In its petition for review, UPS urged SCOTX to adopt a narrower interpretation of §15.031 that would require venue to be transferred to Collin County on the basis either that the court of appeals was wrong about the scope of “suit to establish a money demand” or that the second prong  of the statute (allowing suit to be brought in the county where the negligence of the person represented by the administrator occurred) overrides the first. UPS raised the specter that the court of appeals’ opinion encourages forum shopping by allowing the residence of an estate administrator to control venue in multiple party cases arising from an accident that occurred elsewhere. Implicit in this argument is that the plaintiff’s strategy could involve filing suit against a nominal defendant, i.e. the administrator, for the purpose of moving the case from an unfavorable county (Collin) to a friendlier one (Rusk).
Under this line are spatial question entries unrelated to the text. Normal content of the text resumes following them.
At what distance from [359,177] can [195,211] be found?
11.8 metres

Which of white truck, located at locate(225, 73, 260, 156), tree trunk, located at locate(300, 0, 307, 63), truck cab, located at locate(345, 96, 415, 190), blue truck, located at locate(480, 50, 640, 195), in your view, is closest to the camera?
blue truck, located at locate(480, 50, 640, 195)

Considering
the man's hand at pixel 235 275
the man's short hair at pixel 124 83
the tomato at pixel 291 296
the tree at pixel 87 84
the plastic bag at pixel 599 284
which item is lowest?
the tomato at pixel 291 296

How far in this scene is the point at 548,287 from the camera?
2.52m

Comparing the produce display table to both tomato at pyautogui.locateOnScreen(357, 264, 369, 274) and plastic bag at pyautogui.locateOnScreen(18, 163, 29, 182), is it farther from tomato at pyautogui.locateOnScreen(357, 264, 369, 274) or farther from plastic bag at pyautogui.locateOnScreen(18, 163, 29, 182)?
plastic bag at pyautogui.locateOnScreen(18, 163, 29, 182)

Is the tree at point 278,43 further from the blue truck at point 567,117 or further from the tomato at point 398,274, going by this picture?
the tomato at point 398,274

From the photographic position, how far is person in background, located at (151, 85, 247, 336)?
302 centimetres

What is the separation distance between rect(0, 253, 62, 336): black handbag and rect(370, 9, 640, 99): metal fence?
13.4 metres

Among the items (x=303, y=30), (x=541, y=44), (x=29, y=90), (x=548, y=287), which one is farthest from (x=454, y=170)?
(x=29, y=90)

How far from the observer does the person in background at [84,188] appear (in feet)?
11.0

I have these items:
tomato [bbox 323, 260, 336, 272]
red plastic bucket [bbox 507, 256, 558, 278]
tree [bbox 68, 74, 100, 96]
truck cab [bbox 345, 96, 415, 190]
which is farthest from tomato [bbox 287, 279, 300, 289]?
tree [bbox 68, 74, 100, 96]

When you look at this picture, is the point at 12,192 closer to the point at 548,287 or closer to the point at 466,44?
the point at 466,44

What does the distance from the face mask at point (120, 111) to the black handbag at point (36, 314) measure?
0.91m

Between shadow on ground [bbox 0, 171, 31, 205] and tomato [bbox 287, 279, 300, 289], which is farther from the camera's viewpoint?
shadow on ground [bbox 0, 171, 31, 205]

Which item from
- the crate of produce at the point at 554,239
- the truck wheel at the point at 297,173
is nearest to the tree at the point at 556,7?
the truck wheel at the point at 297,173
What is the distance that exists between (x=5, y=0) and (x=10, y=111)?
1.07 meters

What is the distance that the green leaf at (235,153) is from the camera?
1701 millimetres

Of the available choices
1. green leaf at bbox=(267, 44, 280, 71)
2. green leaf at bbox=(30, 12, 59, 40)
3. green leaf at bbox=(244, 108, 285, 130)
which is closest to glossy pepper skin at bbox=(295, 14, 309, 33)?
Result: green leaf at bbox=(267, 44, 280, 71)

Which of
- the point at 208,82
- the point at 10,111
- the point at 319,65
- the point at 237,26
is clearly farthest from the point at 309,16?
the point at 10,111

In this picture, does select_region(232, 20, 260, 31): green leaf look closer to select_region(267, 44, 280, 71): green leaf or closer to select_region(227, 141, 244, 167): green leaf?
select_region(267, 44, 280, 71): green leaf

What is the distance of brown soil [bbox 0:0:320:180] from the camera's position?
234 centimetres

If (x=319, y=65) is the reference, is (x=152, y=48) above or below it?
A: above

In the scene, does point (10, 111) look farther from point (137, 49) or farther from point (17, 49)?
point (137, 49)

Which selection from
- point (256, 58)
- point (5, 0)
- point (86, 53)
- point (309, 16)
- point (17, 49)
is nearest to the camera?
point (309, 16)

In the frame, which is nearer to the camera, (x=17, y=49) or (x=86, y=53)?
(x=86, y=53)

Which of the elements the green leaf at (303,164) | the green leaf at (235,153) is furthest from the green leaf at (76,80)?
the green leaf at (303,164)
There is certainly nothing wrong with doing that if the law allows it, as §15.031 appears to do. It should be noted that in this case that McElduff—the estate administrator and original defendant upon whom venue is based—is represented by plaintiff’s attorneys Brent Goudarzi and Marty Young, who specialize in trucking litigation cases and have a number of nuclear verdicts and settlements to show for it. In any event, SCOTX did not see anything of concern in the court of appeals’ analysis of the law in this particular instance. It will be interesting to see how this case plays out now that venue has been determined, and whether this kind of fact pattern will repeat itself in other cases.